> [Text]:
The game is a Westernised version of Puyo Puyo (1991), and replaces its characters with those from the Sonic the Hedgehog franchise, primarily the Adventures of Sonic the Hedgehog animated series. The Puyo Puyo character Carbuncle appears under the name "Has Bean" and makes different animations depending on how the player plays the game. The gameplay is similar to puzzle games such as Tetris, in which the player organises coloured shapes as they descend a board. The plot sees Sonic antagonist Doctor Robotnik kidnapping residents from Beanville and turning them into robots. The game received generally positive reviews, with critics praising the gameplay but criticising the difficulty.

> [Data]:
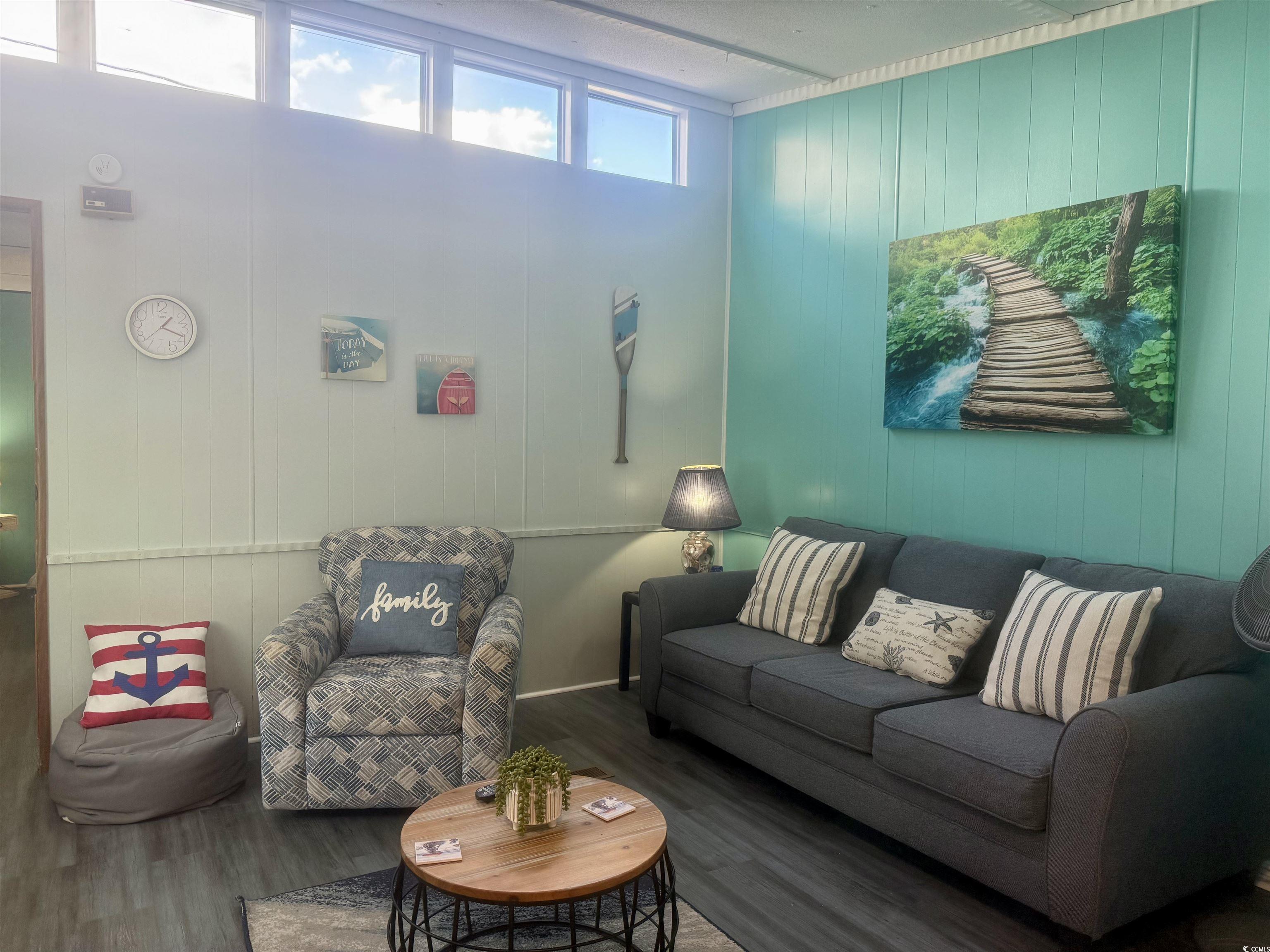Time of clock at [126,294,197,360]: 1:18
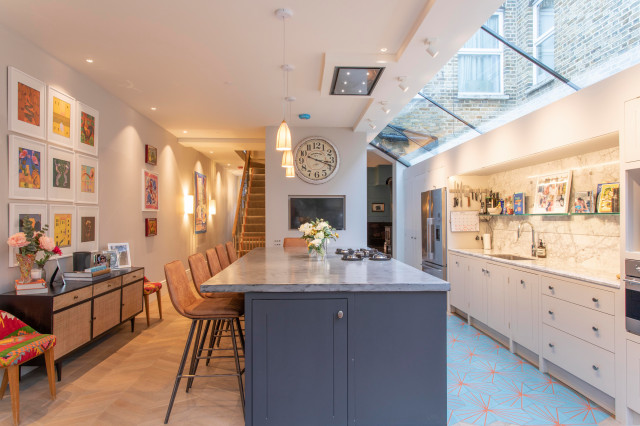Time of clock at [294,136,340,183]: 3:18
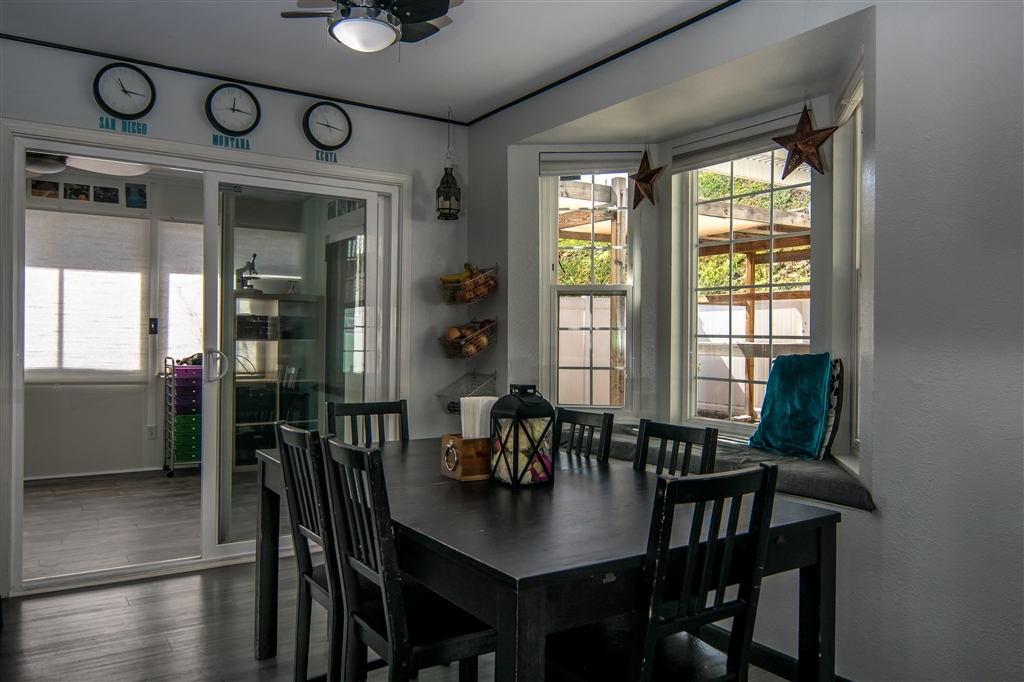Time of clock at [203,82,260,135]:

> [Exercise requirements]:
1. In the text about the Puyo Puyo adaptation, under what name does the character Carbuncle appear?
2. From the text about the Puyo Puyo adaptation, list every game, franchise, or animated series it mentions by name.

> [Solutions to the tasks]:
1. "Has Bean"

2. Puyo Puyo, Sonic the Hedgehog, Adventures of Sonic the Hedgehog, Tetris